WHAT TO PRODUCE
Your answer must be an exact transcription of every record.

MATERIAL PROVIDED Block Start

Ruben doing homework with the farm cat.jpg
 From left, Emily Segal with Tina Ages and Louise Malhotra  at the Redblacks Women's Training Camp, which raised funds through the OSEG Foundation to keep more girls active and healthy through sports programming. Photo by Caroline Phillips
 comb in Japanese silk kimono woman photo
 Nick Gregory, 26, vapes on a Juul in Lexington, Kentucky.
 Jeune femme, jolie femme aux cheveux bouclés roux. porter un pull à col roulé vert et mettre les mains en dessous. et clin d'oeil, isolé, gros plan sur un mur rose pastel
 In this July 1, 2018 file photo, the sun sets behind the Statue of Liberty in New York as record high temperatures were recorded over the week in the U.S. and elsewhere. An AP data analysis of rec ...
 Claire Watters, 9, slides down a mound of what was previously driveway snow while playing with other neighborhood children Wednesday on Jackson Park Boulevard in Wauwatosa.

MATERIAL PROVIDED Block End

ANSWER TO THIS TASK
Ruben doing homework with the farm cat.jpg
 From left, Emily Segal with Tina Ages and Louise Malhotra  at the Redblacks Women's Training Camp, which raised funds through the OSEG Foundation to keep more girls active and healthy through sports programming. Photo by Caroline Phillips
 comb in Japanese silk kimono woman photo
 Nick Gregory, 26, vapes on a Juul in Lexington, Kentucky.
 Jeune femme, jolie femme aux cheveux bouclés roux. porter un pull à col roulé vert et mettre les mains en dessous. et clin d'oeil, isolé, gros plan sur un mur rose pastel
 In this July 1, 2018 file photo, the sun sets behind the Statue of Liberty in New York as record high temperatures were recorded over the week in the U.S. and elsewhere. An AP data analysis of rec ...
 Claire Watters, 9, slides down a mound of what was previously driveway snow while playing with other neighborhood children Wednesday on Jackson Park Boulevard in Wauwatosa.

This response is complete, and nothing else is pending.